------ DATA IN THIS EXERCISE
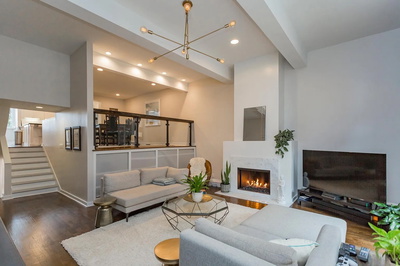 125 Hampton Pl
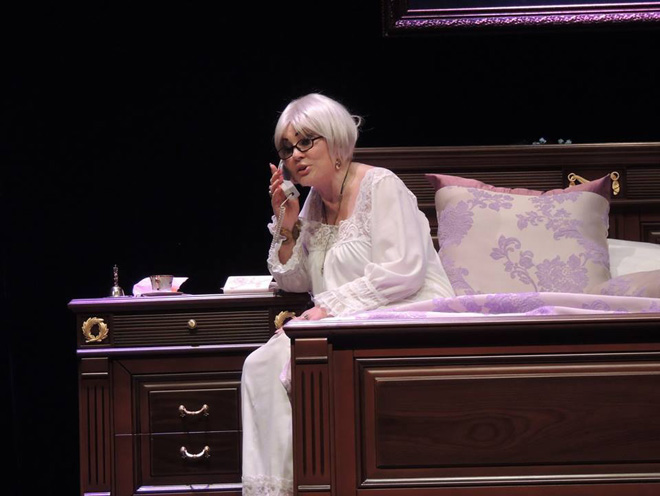 Потрясающий бенефис Амалии Панаховой в премьере "Игры женщин" по пьесе Кшиштофа Занусси (ФОТО)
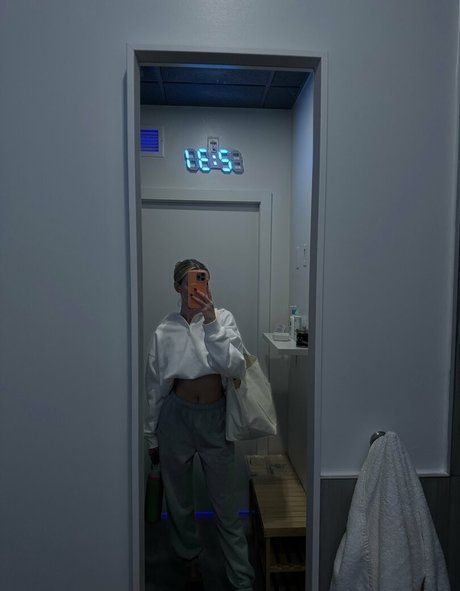 movewithmeredith high quality model image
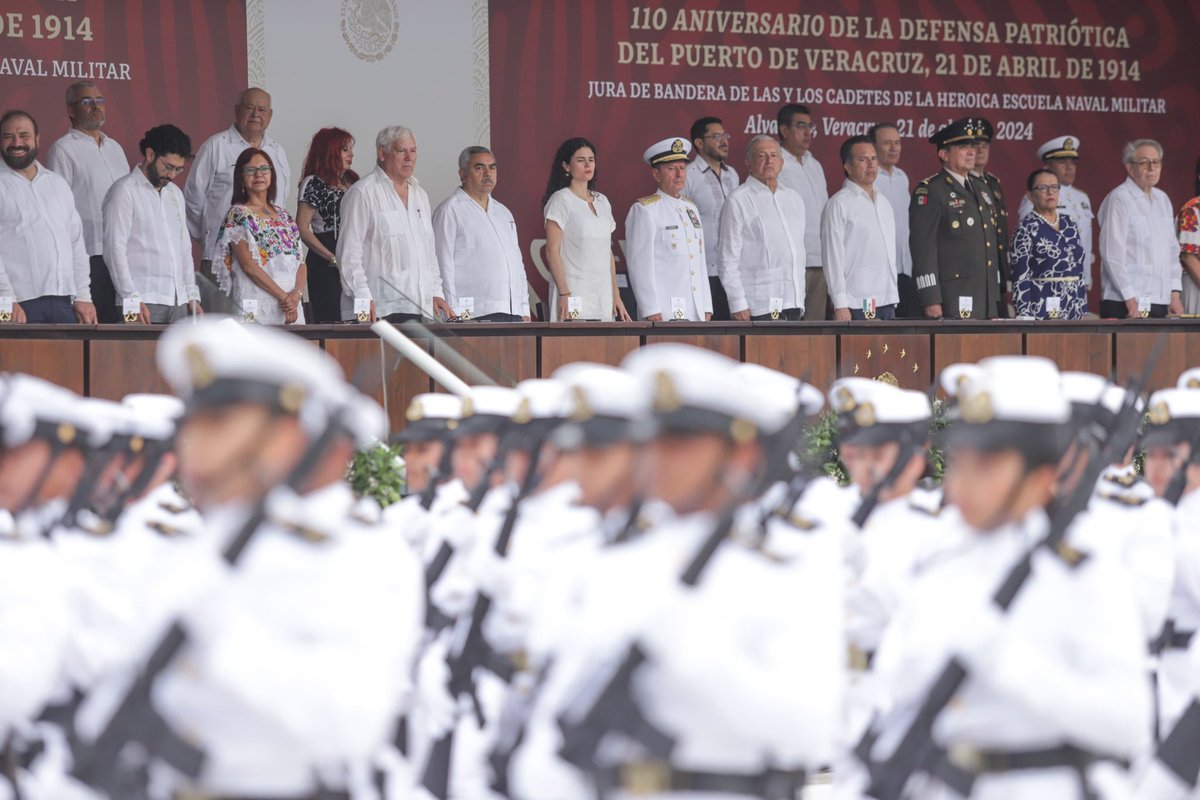 Un honor acompañar al Presidente @lopezobrador_ durante la emotiva ceremonia del 110º Aniversario de la Defensa del Puerto de #Veracruz, desde la Heroica Escuela Naval Militar en #Alvarado. ¡Que viva la dignidad del pueblo y la soberanía nacional! #VivaMéxico 🇲🇽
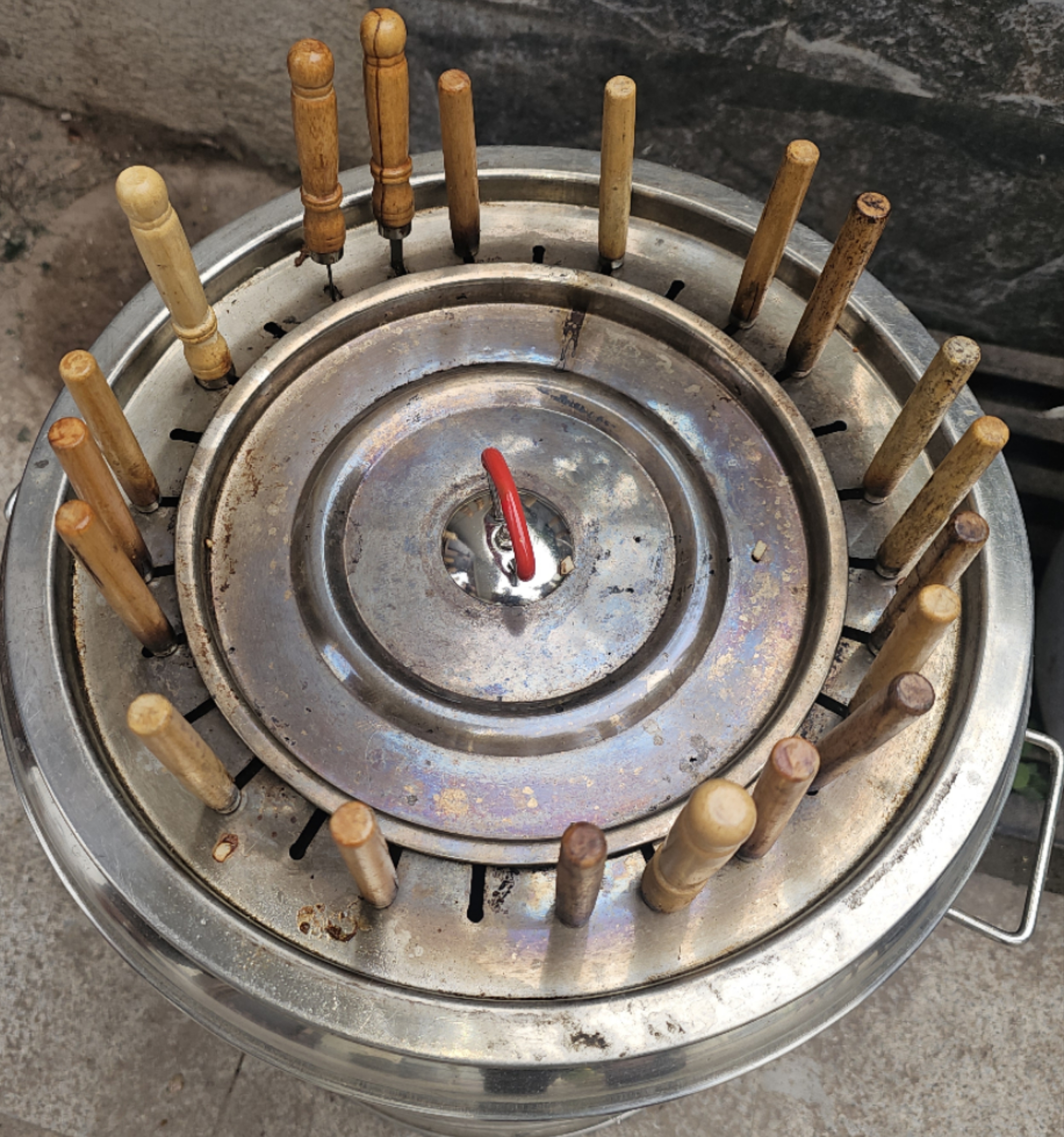 昨天走亲戚,午饭撸串,1串2两左右,滋滋冒油的羊肉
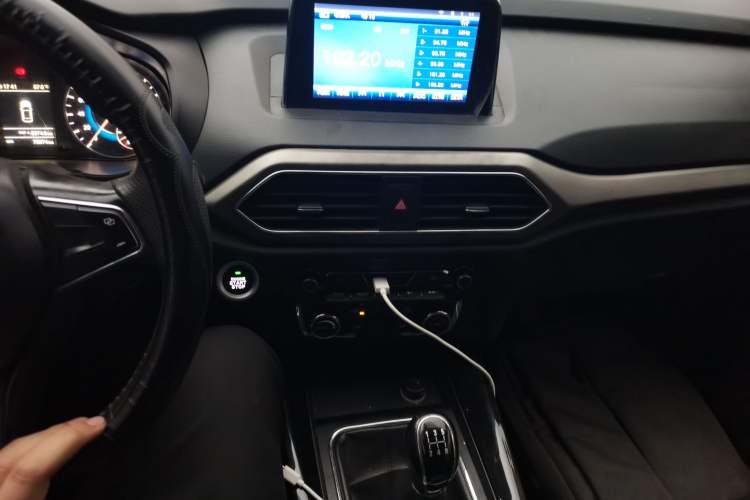 Used Dongfeng Fengon S560 2018 1.8L Manual Luxury 5-Seater China V Standard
------------
Everything in the material except the pictures should be restated word for word.

 125 Hampton Pl
 Потрясающий бенефис Амалии Панаховой в премьере "Игры женщин" по пьесе Кшиштофа Занусси (ФОТО)
 movewithmeredith high quality model image
 Un honor acompañar al Presidente @lopezobrador_ durante la emotiva ceremonia del 110º Aniversario de la Defensa del Puerto de #Veracruz, desde la Heroica Escuela Naval Militar en #Alvarado. ¡Que viva la dignidad del pueblo y la soberanía nacional! #VivaMéxico 🇲🇽
 昨天走亲戚,午饭撸串,1串2两左右,滋滋冒油的羊肉
 Used Dongfeng Fengon S560 2018 1.8L Manual Luxury 5-Seater China V Standard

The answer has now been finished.